Tax-and-Spend is Not a “Jobs” Plan

After two failed attempts at fiscal “stimulus” since the start of the recession (Bush in 2008 and Obama in 2009), the president wants to try more of the same with his $447 billion “jobs” bill. Is the third time the charm? I think not. And that’s before even counting the job-killing tax increases he proposed to pay for it.

President Obama’s persistence in pursuing Keynesian policy rests on the false assumption that government spending is not only as efficient as private spending, but also results in outcomes that are just as sustainable. One needs look no further than the recent bankruptcy of the stimulus’s green energy poster-child, Solyndra, to see just how absurd that assumption is. Yet, Obama and his ilk seem hell-bent on spending more money they don’t have — well, that is unless they can squeeze it out of America’s most successful and industrious through tax hikes.

At its core, the notion that government spending can foster economic growth falls prey to Frederic Bastiat’s principle of “seen and unseen,” in which he explains that advocates of arbitrary spending (I dare anyone to call by any other moniker the $64 million project packed into the ’08 stimulus to connect 136 rural Montana residents to broadband Internet) fail to take into account how those same dollars could have been used more productively. In doing so, they focus only on the seen (cosmetic short-term jobs being immediately created) and fail to realize what could have resulted had they not intervened.
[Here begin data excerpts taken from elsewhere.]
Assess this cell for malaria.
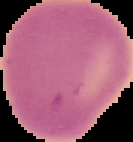

It is uninfected.

The area outside the segmented cell region is set to black. From a thin blood smear. Image is 133×142 pixels.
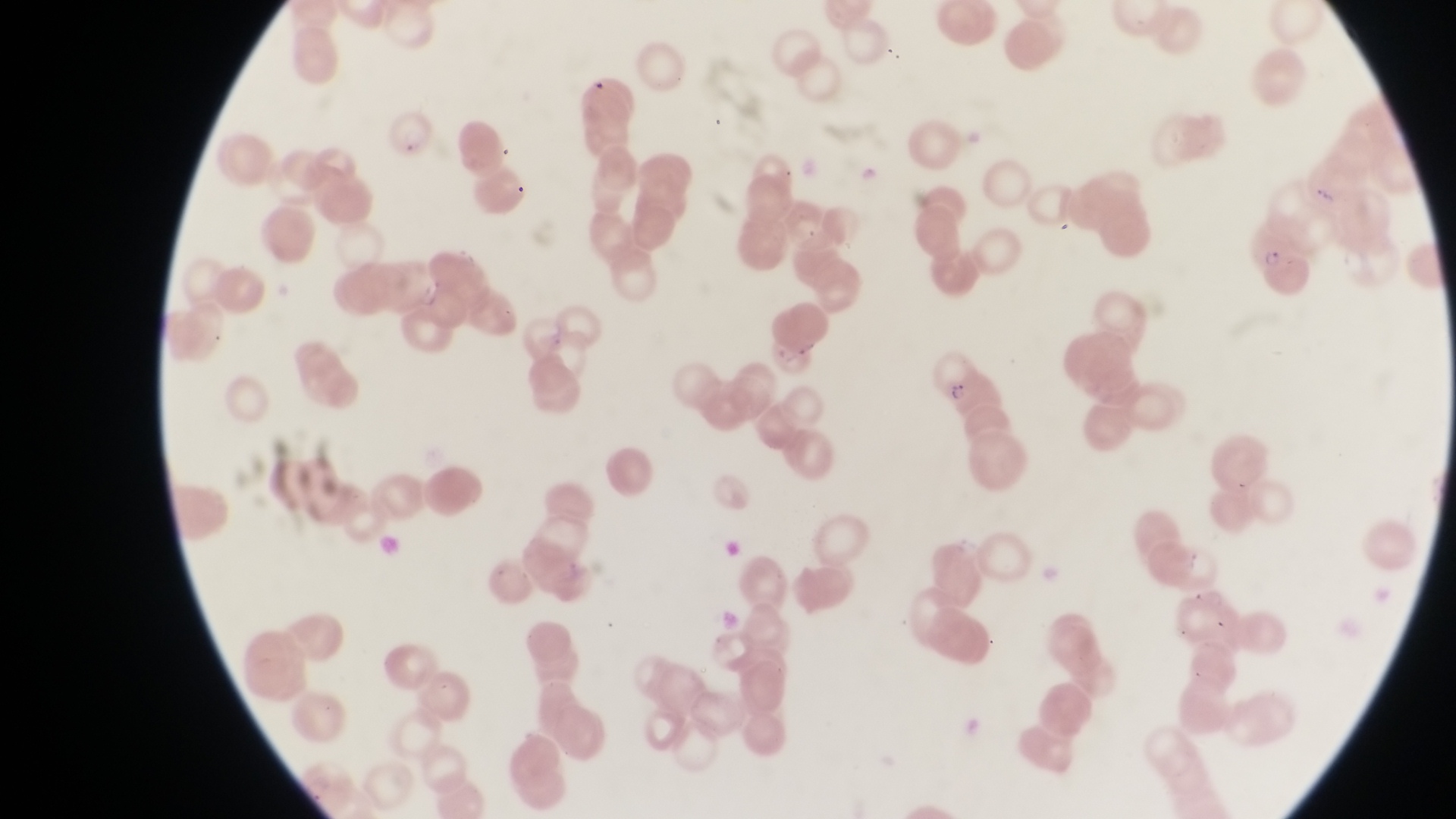

{
  "preparation": "thin blood smear",
  "country": "Uganda",
  "image_size": "1456×819 pixels",
  "parasitised_red_blood_cell_locations": "approximate bounding boxes as (left, top, right, bottom) in pixels: (384, 115, 436, 158), (1252, 222, 1311, 283), (934, 349, 984, 405)",
  "capture": "smartphone photograph through the eyepiece of an Olympus CX-23 microscope",
  "magnification": "1000x",
  "field_of_view": "single"
}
Following Solyndra’s demise and Obama’s desire to repeat the same mistakes, Rep. Ron Paul adeptly contextualized Bastiat’s words to our current situation:

Yes, you could have gone to the Solyndra factory and you would have seen jobs.  What you could not have seen were the productive jobs that were never created.  Real venture capitalists make decisions based not on politics and photo opportunities, but on complex economic estimations of risk and reward.  They don’t simply throw piles of other people’s money at a factory and expect magic to happen.  The uncreated jobs you can’t see might still be around.  Instead, we have more government debt which will lead to more inflation and more taxes.   These, in addition to an already hostile regulatory environment, only add to the burden and risk of job creation in the private economy.

It has been said that when all you have is a hammer, everything is a nail.  Our government is full of people who sincerely believe big government and more spending is the answer to every problem.  They automatically look to government for every solution.  Government is their hammer, and all they know to do is to keep hammering.  When government “solutions” still don’t solve the problems, they are unfazed.  They keep calling for more government, more laws, and more programs.  Americans are tired of being treated like nails.
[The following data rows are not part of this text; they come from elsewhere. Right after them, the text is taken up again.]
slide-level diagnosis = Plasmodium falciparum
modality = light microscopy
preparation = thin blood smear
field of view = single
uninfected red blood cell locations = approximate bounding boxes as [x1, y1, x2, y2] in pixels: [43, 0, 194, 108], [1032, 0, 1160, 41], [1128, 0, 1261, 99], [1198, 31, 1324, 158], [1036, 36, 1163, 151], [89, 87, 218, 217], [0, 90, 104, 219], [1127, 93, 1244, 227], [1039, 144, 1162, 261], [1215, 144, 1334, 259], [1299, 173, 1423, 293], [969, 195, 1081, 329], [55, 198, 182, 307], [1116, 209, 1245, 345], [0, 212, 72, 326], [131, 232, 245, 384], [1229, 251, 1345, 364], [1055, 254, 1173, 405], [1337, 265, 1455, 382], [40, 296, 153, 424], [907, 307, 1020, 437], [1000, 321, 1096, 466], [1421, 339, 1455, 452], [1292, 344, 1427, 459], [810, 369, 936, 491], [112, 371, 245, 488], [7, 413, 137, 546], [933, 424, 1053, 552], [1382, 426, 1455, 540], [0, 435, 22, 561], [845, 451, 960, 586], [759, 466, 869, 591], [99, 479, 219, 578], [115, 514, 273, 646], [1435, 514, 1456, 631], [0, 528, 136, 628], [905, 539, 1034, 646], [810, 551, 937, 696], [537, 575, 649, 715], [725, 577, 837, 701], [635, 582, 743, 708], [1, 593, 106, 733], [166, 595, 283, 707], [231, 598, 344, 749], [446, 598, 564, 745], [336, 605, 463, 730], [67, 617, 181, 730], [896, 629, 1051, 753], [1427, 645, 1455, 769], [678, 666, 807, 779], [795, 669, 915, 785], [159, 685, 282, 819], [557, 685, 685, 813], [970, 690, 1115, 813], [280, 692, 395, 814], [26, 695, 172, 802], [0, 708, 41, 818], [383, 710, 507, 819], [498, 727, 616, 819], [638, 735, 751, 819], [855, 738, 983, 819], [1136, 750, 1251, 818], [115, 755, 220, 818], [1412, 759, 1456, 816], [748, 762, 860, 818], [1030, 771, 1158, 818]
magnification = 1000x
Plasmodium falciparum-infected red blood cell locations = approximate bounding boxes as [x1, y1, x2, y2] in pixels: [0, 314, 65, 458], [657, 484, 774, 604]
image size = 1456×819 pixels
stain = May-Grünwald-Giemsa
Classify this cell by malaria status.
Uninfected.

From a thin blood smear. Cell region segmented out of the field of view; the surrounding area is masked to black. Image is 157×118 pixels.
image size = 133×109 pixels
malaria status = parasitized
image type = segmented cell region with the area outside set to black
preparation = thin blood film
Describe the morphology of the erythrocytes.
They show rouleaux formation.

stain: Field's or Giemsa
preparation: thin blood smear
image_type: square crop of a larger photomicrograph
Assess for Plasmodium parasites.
Pardon the obvious play on words, but Paul hits the nail on the head. A September 2011 Gallup poll shows that Americans now believe that the federal government wastes 51 cents out of every dollar it spends! That’s a record high since Gallup began polling for this question in 1979. But despite a dubious public, Keynesians within the administration continue to play with their flawed models that equate public spending with its private counterpart.

On top of all this, the president proposes tax increases on America’s job creators in order to finance his spending binge. Wait…I thought this was a “job creation” plan? Even Keynes didn’t believe in that tax-and-spend logic. Don’t let the big white house and the bodyguards fool you, Barack Obama has officially left the oval office until November 2012. President Obama is now candidate Obama.

David Brooks, a rather centrist New York Times columnist, calls the president’s plan, “a campaign marker, not a jobs bill.” Why? Because it espouses the oft-raised falsity that the rich do not pay their “fair share” in taxes. In fact, the tax code is so progressive that the top 1 percent of income earners paid more in federal income tax than the bottom 95 percent in 2007, according to the Tax Foundation.

In calling for higher taxes on businesses and wealthy Americans on Monday, the president struck a strong populist tone to reconnect with his base. It’s no surprise that liberal Democrats in his base have become increasingly disappointed with his growing centrism since the 2010 election. Specifically, the president’s approval rating among Democrats fell 11 percent from 81 percent to 70 percent from June to August 2011, according to an August CNN/ORC poll. Therefore, it’s also not very surprising that he would use one of the most powerful and easy-to-use tools to energize them: class warfare.

Expect more demands for government profligacy and more demonization of industrious Americans for the next fourteen months — the executive branch will be on a partisan bent until the next election.

But there may yet be hope in unseating the “anointed one.” In defending his “tax the rich!” rhetoric, Obama claimed, “This is not class warfare. It’s math.” The remnants from the “birthers” movement may find new momentum in seeking proof of his high school diploma!